Pick up the piece on IMBY backyard housing where it stops, and keep writing it from its last sentence.

> _Text shown_
::::::
The power of change is always at the grassroots level. One of the greatest tragedies of this season is the lie that has deeply imbedded itself in our collective psyche that we can’t change anything. Creating belonging and inclusion is NOT just a government project. We don’t have to shake our heads at the sprawling tent communities in our cities as the crisis of homelessness grows. We have capacity. Agency. We have power and privilege. We can decide to live differently, starting right where we are. We really can be the change we wish to see in the world.
There is enough for everyone.
The suburban ideals of exclusivity and sprawling spaces for the nuclear family is over. it’s failed us. So, it’s time to change. It’s time to open our gated communities, our fenced in backyards and create space for others. It’s time to reevaluate how we want to live and be part of recreating a better future for everyone. The idea that there isn’t space for people is a lie. We make space.
Maybe you’ve heard of the incredulous unbeliever who asked a nun how she could believe in a God who allowed abject poverty and she replied, ‘don’t go blaming poverty on God. Terrible poverty exists simply because God’s children refuse to share.’ This can be considered an oversimplified answer to a complex problem, but I’ve always had a hunch that we overcomplicate what we don’t want to do. What if the solution to our housing crisis was as simple as sharing what we already have? What if we started with our own backyards?
How it works.
So far, the model pilots for IMBY (In My Backyard) have been people with homes and capital, building additional dwelling units in their backyards. These units range from studio, one bedroom and two bedroom. They are stand alone, or built on existing garages or extensions to houses. Each one has been a labour of love, albeit frustratingly slow as we navigate the various bylaws of each city. BUT, as we pilot the models we are celebrating that they are working. They are cost effective. They are not cheap (a quarter the cost of building a new house). But as a long term investment they offer a deeply rooted solution to the current crisis, and a better way to live for the long term. They are WAY cheaper than shelters and emergency responses to houselessness and the IMBY model has built in community support, creates healthy and sustainable change, and addresses two major issues of our times (housing and community).
Consider this:
It costs 80,000 dollars (on average) to house one person in a shelter in Ontario for 1 year. IMBY communities make a ten year community contract. The cost of building an IMBY home is 150,000 (on average, without the saved costs of scaling production). So for less than the cost of 2 years in a shelter, which offers no long-term solutions, little to no community support and doesn’t even calculate the additional costs of emergency services, crisis management or additional compounding factors (addiction, mental health and police services). IMBY can save cities 640,000 per person housed and countless more through the proactive strategies of supportive belonging and inclusion in communities. Right now the IMBY model includes the dweller paying a 30% income rent. Even with a reduced rate the rent will most likely cover the expenses of the build in 10 years. And the property owner sees an increase in their property value. Is it possible that everyone can win? Can we even imagine creative housing solutions that are deep and true and wise?
We can. And we are excited and amazed to see others catching the vision! We dream about reducing the barriers to creating more of these IMBY communities across the western world. Wanna help?
Here’s what would really help.
Speedy processes: A fast track approval process that takes the architectural models (already inspected and approved) and bypasses the time/money that holds up our timelines and adds extra and unnecessary expenses to each individual projects.
::::::
> _Listed entries_
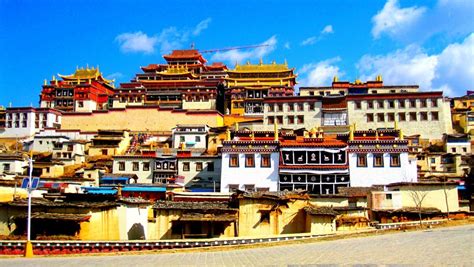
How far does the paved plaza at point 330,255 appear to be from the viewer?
618 inches

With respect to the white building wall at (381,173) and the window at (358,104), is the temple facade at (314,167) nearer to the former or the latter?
the white building wall at (381,173)

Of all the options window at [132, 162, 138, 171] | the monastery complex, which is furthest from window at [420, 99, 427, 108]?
window at [132, 162, 138, 171]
::::::
> _Response box_
Funding: Large scale funding that could scale the production (there are faster and more productive ways to create these units) and pay our volunteer team to do this full time! This would expedite the impact and respond to the desperate needs of communities across North America.
Sacred partners: Partnering with churches to transform their backyards/land and create Sacred Settlements (our partners in the USA are leading the charge in this space - www.sacredsettlements.org). Church land could host IMBY communities (several tiny houses with shared communal spaces in the church), re-thinking what it means to have sacred space that would represent God, model radical inclusion and display the Good News of Jesus. We have a church community right now in Ontario already hard at work creating this display of God’s splendour!
Mobilization: Hundreds of homeowners with backyards and capital, and dozens of builders and contractors who are willing to devote themselves, mobilize, and create the change we need in making our lives better together. We see IMBY communities in every town and city across North America, composed of hundreds of IMBY builds offering a new vision for what it means to be flourishing and connected.
What is a home? I think IMBY offers a vision for housing but even more essential, it offers a beautiful vision of a home more spacious than we have ever imagined.
Wanna help live the dream?
Bette Dickinson Art piece for IMBY called ‘home’. Bette presented this to Maya in the first Imby home.
We are a vulnerable team, daring greatly. Join us.
Timo and Siobhan Koch, Alicia Wilson and Danielle Strickland are the Imby Team.
We’ve just released the IMBY building blocks training course at the deep and wide academy. You can take it with some friends who are trying to reimagine with you, Or sign up for a guided version where you meet with a coach from IMBY to walk you through the basic recipe for unlocking your imaginations and getting to work in your local context.
Sign up with your community or household to take the Imby course. Learn the building blocks of beginning to live differently and start to imagine it in your own area.
Volunteer. We are looking for social media creators, administrative help, accountants and financial expertise, lawyers with land contract experience, networking overseers for online training and connections, business people, builders etc..
Join our online networking community IMBYCO to share the word about your interest and connect with others around your area. Or better yet - volunteer to help us manage that network!! :-)
Consider giving to IMBY (we are a charity). Or spread the news of our funding needs to potential funding partners.
This is a long post and at the same time - it isn’t long enough! Thanks for reading it - it’s an important part of my own journey and my dreams for a future that demonstrates just how wide and high and long and deep is the Love of God. I pray Love will lead us all to build a better world. There is so much space friends.
source articles:
https://www.phs.ca/vancouver-study-homelessness-is-a-medical-emergency/
https://www.caringworksinc.org/our-impact/community-impact/#:~:text=Homelessness%20Affects%20All%20of%20Us&text=It%20has%20a%20ripple%20effect,as%20well%20as%20the%20future.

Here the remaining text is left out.